### GIVEN TEXT
*-*-*
Essentially, he explains, whatever you have, whether its a beat up Honda or a brand new Bentley, you get used to it and it no longer seems special.  You end up always wanting more, no matter how much you have.

What's the secret to true fulfillment and happiness?  Hanna says surrendering to the idea of a Higher Power.  He refers to this as God, but is careful to explain that this can mean whatever you want to and is a non-denominational concept. Its really about recognizing that we are just a small part of an infinite universe, and one that we have no control over.  The other key is connecting with others.  Being less narcissistic and instead of focusing on our own suffering, which we tend to assume is unique, recognizing that we are far more alike than not and that suffering in its various forms, is what actually unites us all.

I agree with all of this but there is one area where we see things differently.  Hanna sees the universe and everything that happens within it as being perfect.  In other words, everything happens for a reason.  I do not believe this.  I believe the universe, like everything, is imperfect.  Frankly, I believe perfection, like unicorns, does not exist.  In addition, as I have stated before, I do not believe everything happens for a reason. I think lots of things happen randomly.  Or, if there is a reason, we will never find it.
*-*-*
### WORK ORDER A
In the passage on fulfillment and happiness, what two keys does Hanna name for true fulfillment and happiness?
### WORK ORDER B
Continue the passage on fulfillment and happiness from its last sentence.
*-*-*
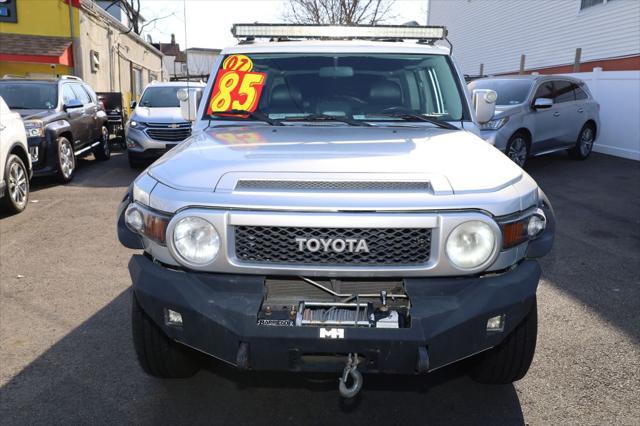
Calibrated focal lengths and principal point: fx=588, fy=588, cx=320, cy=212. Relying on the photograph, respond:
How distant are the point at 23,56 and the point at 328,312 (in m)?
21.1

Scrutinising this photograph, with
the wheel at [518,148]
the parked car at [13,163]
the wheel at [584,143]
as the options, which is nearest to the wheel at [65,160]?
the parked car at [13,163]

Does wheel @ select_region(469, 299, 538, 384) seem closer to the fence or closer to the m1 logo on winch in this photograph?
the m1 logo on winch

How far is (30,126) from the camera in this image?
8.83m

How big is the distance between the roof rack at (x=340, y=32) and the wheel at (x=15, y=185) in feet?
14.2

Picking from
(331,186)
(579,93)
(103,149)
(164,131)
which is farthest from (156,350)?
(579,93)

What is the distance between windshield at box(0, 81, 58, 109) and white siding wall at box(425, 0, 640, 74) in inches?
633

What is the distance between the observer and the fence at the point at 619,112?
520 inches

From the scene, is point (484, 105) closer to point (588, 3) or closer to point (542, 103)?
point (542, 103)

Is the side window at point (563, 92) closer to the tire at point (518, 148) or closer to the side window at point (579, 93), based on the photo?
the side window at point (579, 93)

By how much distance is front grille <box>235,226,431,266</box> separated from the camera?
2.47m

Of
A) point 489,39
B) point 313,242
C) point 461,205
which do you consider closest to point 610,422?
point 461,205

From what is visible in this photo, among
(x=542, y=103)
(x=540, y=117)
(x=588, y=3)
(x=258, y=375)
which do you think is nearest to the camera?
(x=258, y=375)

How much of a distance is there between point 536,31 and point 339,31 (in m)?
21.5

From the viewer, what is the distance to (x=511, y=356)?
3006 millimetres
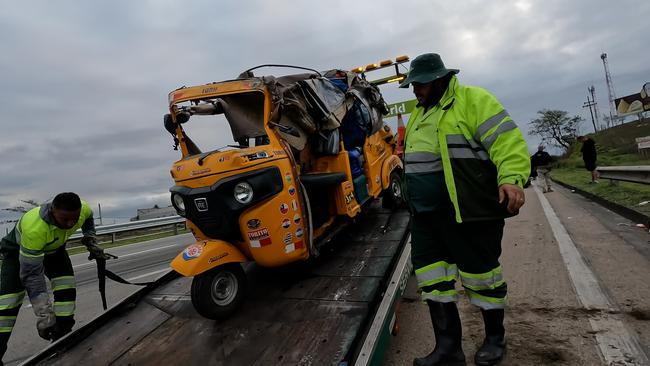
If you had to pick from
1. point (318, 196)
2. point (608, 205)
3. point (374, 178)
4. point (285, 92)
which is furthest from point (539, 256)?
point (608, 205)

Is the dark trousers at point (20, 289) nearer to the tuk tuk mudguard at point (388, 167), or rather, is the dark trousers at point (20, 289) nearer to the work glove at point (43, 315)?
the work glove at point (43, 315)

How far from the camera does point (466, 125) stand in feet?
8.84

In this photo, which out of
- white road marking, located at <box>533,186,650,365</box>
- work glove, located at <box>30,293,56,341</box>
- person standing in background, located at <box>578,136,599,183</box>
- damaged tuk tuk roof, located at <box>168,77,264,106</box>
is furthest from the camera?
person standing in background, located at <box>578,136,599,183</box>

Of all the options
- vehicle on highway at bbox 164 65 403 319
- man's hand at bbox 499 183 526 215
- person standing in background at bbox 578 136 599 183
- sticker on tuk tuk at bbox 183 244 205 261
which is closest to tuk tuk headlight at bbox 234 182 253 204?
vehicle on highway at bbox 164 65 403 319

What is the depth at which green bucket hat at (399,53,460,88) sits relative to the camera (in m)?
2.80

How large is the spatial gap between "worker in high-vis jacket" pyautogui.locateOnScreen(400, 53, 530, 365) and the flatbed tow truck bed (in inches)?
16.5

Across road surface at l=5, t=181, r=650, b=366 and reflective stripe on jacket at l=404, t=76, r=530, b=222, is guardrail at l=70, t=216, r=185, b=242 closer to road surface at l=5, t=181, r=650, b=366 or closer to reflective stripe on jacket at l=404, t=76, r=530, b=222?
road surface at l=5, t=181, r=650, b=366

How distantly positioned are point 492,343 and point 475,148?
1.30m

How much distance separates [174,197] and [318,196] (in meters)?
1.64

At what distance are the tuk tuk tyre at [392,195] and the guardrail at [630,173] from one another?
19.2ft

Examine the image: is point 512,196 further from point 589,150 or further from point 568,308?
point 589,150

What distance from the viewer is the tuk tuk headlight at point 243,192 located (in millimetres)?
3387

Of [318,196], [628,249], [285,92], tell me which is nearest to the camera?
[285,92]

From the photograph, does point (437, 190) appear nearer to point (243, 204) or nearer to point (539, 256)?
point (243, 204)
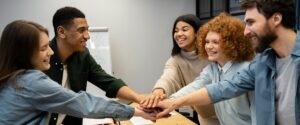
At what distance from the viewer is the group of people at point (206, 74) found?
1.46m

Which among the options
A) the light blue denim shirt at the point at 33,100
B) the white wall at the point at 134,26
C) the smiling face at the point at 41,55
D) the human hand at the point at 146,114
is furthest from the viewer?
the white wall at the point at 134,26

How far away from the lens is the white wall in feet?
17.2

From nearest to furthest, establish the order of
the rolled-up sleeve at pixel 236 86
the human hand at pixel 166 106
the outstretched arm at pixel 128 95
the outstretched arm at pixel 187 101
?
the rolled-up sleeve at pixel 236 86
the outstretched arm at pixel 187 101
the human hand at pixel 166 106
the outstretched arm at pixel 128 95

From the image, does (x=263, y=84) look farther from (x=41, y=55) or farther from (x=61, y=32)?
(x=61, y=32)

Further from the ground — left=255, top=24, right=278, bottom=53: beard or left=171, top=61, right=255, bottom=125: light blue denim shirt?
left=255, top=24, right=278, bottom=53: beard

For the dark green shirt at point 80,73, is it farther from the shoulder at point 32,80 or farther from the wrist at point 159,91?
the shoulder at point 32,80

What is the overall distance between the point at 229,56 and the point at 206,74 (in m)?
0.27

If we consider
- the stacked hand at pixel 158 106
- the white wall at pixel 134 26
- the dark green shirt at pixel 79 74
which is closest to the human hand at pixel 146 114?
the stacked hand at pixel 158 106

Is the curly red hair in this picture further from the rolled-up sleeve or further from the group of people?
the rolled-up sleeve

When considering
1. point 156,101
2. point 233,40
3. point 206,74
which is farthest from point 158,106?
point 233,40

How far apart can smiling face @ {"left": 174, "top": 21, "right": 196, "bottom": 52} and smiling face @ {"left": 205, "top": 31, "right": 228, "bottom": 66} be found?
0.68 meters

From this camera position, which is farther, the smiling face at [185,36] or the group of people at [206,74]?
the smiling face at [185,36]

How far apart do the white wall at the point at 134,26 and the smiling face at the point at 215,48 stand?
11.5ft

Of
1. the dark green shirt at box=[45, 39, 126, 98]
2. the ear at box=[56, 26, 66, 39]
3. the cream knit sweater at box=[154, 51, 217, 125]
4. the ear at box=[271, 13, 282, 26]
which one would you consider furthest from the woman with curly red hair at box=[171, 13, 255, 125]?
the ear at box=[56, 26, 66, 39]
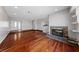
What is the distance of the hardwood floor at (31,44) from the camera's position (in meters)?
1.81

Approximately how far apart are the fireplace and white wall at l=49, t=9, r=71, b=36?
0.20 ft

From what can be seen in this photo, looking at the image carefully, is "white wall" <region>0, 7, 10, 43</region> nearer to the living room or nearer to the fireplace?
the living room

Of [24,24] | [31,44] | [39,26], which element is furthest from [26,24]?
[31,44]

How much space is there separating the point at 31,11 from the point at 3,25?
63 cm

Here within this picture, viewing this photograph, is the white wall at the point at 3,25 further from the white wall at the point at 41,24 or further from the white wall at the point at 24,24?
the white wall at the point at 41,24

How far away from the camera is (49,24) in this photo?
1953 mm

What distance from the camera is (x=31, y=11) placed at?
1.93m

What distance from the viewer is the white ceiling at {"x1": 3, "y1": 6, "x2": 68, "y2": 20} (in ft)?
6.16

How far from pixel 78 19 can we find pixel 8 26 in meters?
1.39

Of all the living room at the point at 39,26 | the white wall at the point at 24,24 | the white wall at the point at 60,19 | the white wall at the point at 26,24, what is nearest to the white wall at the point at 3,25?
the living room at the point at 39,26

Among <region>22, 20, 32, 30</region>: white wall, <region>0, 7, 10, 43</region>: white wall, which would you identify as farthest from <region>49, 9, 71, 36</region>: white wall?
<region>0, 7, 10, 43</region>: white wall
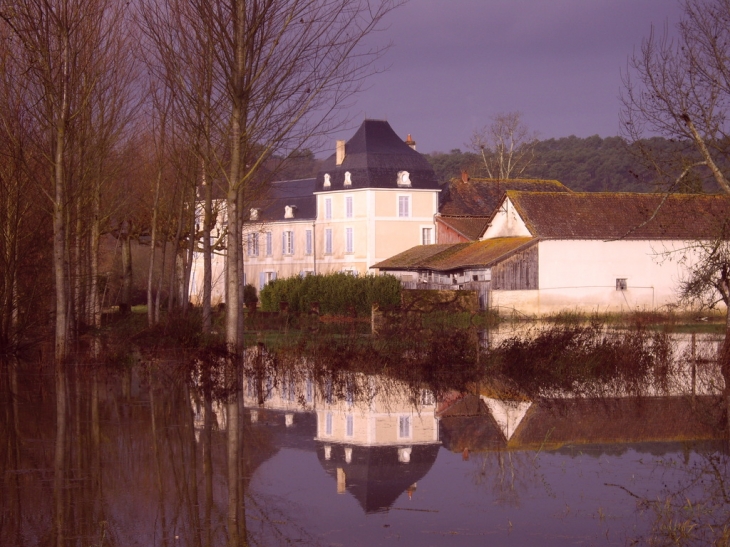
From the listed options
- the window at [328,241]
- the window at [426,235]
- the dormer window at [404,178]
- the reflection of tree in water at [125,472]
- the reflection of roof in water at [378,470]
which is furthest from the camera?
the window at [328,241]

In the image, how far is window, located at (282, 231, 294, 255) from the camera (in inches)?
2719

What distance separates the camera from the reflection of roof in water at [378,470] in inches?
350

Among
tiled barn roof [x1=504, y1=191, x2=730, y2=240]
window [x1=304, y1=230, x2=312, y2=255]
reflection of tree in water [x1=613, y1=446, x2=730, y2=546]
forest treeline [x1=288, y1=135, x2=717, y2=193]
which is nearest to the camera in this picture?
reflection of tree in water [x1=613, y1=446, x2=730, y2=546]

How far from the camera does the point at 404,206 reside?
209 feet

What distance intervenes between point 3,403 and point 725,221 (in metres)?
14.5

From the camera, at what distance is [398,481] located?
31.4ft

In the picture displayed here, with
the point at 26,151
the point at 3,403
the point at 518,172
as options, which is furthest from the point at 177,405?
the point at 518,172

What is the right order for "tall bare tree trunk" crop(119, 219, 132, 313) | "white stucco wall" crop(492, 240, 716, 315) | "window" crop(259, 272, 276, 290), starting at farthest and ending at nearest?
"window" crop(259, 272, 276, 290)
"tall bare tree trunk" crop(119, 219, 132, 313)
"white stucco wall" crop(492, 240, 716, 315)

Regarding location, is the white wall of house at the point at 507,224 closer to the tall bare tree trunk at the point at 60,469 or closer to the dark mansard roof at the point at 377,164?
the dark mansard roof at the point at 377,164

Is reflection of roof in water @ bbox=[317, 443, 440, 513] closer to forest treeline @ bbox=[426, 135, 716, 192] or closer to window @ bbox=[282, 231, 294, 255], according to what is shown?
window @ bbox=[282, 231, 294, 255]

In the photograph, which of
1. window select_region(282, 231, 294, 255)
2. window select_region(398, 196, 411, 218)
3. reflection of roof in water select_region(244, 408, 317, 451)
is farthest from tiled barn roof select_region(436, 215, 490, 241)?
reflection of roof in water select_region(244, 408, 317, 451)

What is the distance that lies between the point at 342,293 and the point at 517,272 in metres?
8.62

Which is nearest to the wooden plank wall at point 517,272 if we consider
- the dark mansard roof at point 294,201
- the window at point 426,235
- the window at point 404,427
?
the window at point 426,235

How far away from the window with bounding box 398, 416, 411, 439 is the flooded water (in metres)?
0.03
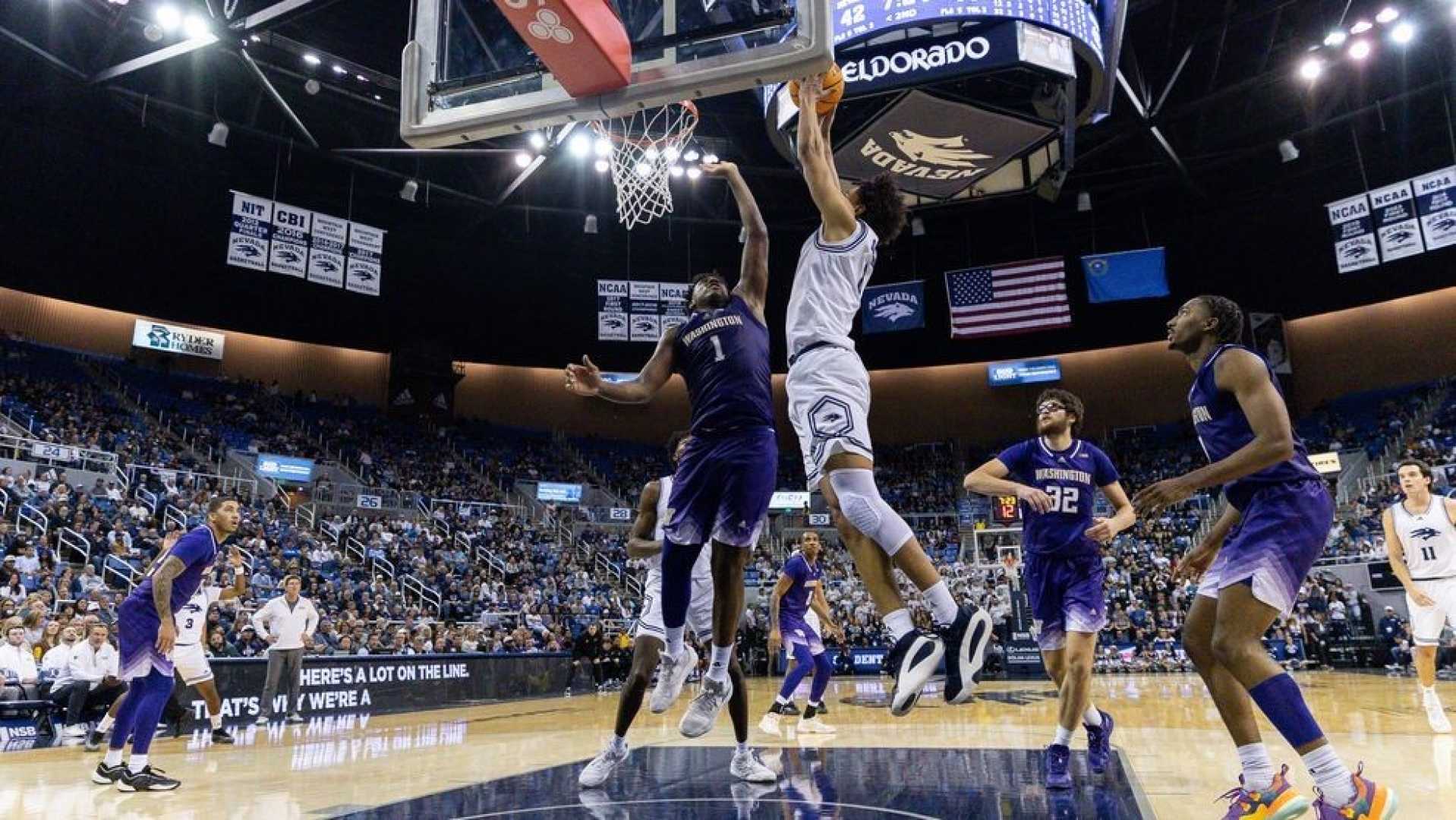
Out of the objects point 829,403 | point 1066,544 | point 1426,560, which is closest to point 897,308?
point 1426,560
*-*-*
### REPLY A
Surrendering to the idea of a Higher Power and connecting with others.

### REPLY B
In my practice I see how fatalism can be harmful.  So many of my clients who subscribe to the belief that everything happens for a reason spend months or years agonizing about why misfortune struck them.  This almost always leads to self-blame, where they conclude it must be because they are cursed, defective, evil, bad, damaged goods, etc. and are being punished for it.  The only time I see fatalism be protective is when clients who are religious, believe that what happened is God's Will, but: (1) can accept that they will never know the reason, (2) continue to see this Higher Power as benevolent and, therefore, do not turn to self-blame.  I do suspect this is Hanna's philosophy, in which case I can appreciate this perspective.  But I still don't think I would ever call the universe perfect nor would I dare to tell someone who just lost a child or faced some other unspeakable loss that this is the case.

Probably the most significant thing I learned from the book was about the state of mind of addicts.  I don't work in the area of addiction and have never had an addiction issue (except maybe to exercise?). I always assumed that addicts become addicts and relapse because of a sense of hopelessness.  Perhaps this is sometimes the case.  But Hanna explained that, actually, for him, it was just the opposite. He refused to believe everyone - loved ones and health professionals - that he was in crisis and kept convincing himself that he could trust his own judgement.  The epiphany he had was that he had to accept that he could not trust his own perception and must give up complete control in order to recover.  This makes complete sense to me and I think it is a concept that can be used for recovery from things like anxiety, depression, and eating disorders too!

I didn't find the latter part of the book, where he talks more about applying his spiritual approach into everyday life as useful or interesting, but I was also disappointing that he didn't continue with his own personal story with as much detail.  There seem to be some major omissions, namely, he apparently has 3 children but only 2 are mentioned in the book, his oldest and his youngest, and his wife is never mentioned again after he gets to the point of his crisis-state.  I think its important for readers to know how all this turned out given that his family features so prominently in the first part of the book.

So do I recommend this book?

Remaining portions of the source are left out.